Back to the Phillies, though. The point about the Phillies is that both the difference between their winning percentage for the starting pitchers and the winning percentage for the bullpen are very small. If you take the absolute value of each of the differences, only three teams, the Mets, Brewers and Reds, had a smaller difference between the winning percentage for the bullpen and the winning percentage for the team. Only two teams, the Mets and the Reds, had a smaller difference between the winning percentage for the rotation and the winning percentage for the team. If you combine the absolute values of both, there are three teams with a smaller combined difference (Mets, Reds, Brewers). So while it is a bit surprising that the Phillies got such an impressive winning percentage out of a so-so bullpen, it may be even more remarkable that the both of their winning percentages were so similar to the team’s winning percentage overall.

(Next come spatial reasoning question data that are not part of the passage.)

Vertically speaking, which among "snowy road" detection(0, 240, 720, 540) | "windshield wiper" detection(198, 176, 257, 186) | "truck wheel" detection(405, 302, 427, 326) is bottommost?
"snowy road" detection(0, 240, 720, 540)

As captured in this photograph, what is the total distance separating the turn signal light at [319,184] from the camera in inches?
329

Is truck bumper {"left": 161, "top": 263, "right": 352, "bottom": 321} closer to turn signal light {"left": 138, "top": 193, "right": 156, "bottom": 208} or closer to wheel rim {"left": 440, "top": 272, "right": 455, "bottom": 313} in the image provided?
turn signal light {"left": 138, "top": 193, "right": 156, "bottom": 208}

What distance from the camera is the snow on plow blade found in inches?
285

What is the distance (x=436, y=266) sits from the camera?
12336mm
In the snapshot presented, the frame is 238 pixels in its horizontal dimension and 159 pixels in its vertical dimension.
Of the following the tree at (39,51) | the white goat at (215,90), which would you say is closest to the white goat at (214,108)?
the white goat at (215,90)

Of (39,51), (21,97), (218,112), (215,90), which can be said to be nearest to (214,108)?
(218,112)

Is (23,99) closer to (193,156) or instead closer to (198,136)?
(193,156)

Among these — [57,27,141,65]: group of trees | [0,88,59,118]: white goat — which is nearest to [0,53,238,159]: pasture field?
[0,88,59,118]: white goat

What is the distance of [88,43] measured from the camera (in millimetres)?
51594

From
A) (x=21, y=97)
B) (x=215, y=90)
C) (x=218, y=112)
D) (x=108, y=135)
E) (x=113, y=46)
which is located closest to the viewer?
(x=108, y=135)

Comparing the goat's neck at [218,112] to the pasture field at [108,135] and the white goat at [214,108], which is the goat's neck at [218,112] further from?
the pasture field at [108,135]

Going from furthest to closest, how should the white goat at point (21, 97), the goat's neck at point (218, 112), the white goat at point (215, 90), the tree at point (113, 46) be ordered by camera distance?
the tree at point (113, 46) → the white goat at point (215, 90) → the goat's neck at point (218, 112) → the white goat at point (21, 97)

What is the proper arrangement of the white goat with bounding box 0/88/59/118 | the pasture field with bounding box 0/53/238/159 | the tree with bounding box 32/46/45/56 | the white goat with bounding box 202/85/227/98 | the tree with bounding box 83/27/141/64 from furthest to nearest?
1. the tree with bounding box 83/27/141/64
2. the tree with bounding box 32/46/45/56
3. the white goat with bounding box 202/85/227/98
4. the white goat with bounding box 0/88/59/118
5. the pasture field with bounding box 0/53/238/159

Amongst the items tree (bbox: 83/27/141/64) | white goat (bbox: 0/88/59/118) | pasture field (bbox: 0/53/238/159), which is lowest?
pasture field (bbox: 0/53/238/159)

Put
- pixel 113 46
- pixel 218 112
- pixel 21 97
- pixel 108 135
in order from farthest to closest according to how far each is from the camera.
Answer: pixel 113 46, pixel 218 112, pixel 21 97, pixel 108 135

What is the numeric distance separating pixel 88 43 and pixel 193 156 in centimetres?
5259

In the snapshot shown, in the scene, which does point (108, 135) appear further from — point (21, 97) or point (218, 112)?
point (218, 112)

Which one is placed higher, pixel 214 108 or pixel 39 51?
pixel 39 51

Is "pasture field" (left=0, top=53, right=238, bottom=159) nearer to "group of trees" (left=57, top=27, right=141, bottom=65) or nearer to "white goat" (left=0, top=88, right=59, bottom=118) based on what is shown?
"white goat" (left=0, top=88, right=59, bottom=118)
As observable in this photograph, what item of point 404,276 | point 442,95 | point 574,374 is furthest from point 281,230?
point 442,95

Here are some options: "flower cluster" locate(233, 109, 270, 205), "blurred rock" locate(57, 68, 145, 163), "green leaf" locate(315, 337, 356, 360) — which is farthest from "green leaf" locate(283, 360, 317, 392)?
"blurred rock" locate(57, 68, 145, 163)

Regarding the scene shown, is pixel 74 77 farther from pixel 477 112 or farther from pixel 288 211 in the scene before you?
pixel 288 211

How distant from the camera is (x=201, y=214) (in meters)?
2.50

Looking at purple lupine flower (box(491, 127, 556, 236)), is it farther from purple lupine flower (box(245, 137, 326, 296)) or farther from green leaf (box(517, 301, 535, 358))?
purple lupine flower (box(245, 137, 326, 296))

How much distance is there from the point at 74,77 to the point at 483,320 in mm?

In this Q&A from the Phillies web site, Todd Zolecki suggests that it might make sense for the Phils to keep Blanton in case Oswalt is not back in 2012. Blanton will make $8.5 million in 2011 and $8.5 million in 2012.

Manuel talks about the possibility that John Mayberry would start the year with the team here. I’m enthusiastic about the runs like a deer part, but less so about the .330 career on-base percentage in the minor leagues. Mayberry turned 27 in December.

Domonic Brown was fourth on the recent list of the top 50 prospects by MLB.com. He also hits left-handed, unlike Ben Francisco, and can play the outfield, unlike Ross Gload. Also runs like a deer and without the .330 career on-based percentage in the minors (.373, for the record). My concern about what the Phillies are doing in right field is that everything seems to be based on the idea of finding a stopgap in the short term to get to Brown shortly after the season starts. If Brown is ready to play regularly soon after the season starts, I don’t think it matters a whole ton what the combination of Francisco, Mayberry and Gload man right until he does. What if he’s not, though? And how much difference is another couple of weeks or months in the minors going to make? A whole season of Francisco, Gload and Mayberry in right would combine to put up some ugly numbers. If Gload has to play defense regularly in right, they would put up some real ugly defensive numbers as well.